▶ Arbeitsauftrag:
Fahre mit dem Text über Kammermusik von Ravel und Françaix fort, direkt im Anschluss an seinen letzten Satz.

▶ Extrahierter Text:
--

Fast unmerklich wechselt Melodieführung und Begleitung zwischen den beiden Instrumenten hin und her, die absolut ebenbürtig behandelt sind. Ravel experimentierte in diesem Stück mit den unterschiedlichsten Spieltechniken. Unter anderem zeigt sich dies auch in Passagen, in denen man anstelle des Cellos einen Kontrabass in Jazzmanier zu hören meint. Skurrilität offenbart sich im letzten Satz, der nach Ravels eigener Beschreibung wie ein „lapin mécanique“, ein mechanischer Spielzeughase, zu spielen ist und mit seinen extremen Pizzicati so manchen schmunzeln lässt. Ganz im Sinn einer „musique pour faire plaisir“ präsentiert sich Jean Françaix' Trio für Violine, Viola und Violoncello verspielt und ohne großen emotionalen Anspruch. Die überbordende Vielfalt, kunstvoll in Form gegossen, verlangt den Interpreten einiges ab.

--

▶ Gesammelte Daten:

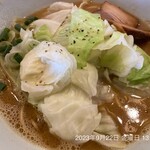 らー麺屋台 骨のzui -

--

▶ Antwort:
Auch das ist Kammermusik: Gabriel Faurés Klavierquartett in c-Moll op. 15 lässt mit fast orchestralem Klang raumfüllend ein impressionistisches Bild entstehen, reich an Farben und Stimmungen. Tänzelnd, phasenweise in melodischer Schwermut versinkend, beweist Markus Schirmer flinke Finger und großes Einfühlungsvermögen. Harmonisch zu einer Einheit verschmelzend, ordnen Christian Altenburger (Violine), Thomas Selditz (Viola) und Patrick Demenga (Violoncello) ihr solistisches Können ganz dem Ensemblegedanken unter. Dank der hervorragenden akustischen Bedingungen in der Stiftsbibliothek und des außergewöhnlichen Ambientes gerät der Abend – entsprechend dem Festivalmotto – „inspirierend“.